Objective We retrospectively examined whether a history of traumatic brain injury (TBI) is associated with an earlier age of symptom onset and diagnosis in a large sample of patients with behavioural variant frontotemporal dementia (bvFTD).
Methods Data on patients with bvFTD (n=678) were obtained from the National Alzheimer's Coordinating Center Uniform Data Set. TBI was categorised based on reported lifetime history of TBI with loss of consciousness (LOC) but no chronic deficits occurring more than 1 year prior to diagnosis of bvFTD. Analysis of covariance (ANCOVA) was used to determine if clinician-estimated age of symptom onset and age at diagnosis of bvFTD differed between those who reported a history of TBI with LOC (TBI+) and those who did not (TBI−).

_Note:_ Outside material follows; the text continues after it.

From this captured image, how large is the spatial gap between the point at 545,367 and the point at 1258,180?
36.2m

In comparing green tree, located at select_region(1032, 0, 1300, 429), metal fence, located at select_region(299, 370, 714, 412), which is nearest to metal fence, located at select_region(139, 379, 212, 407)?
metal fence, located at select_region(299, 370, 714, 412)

Results Controlling for sex, the TBI+ bvFTD group had an age of symptom onset and age of diagnosis that was on average 2.8 and 3.2 years earlier (p<0.01) than the TBI− bvFTD group.
Conclusions TBI history with LOC occurring more than 1 year prior to diagnosis is associated with an earlier age of symptom onset and diagnosis in patients with bvFTD. TBI may be related to the underlying neurodegenerative processes in bvFTD, but the implications of age at time of injury, severity and repetitive injuries remain unclear.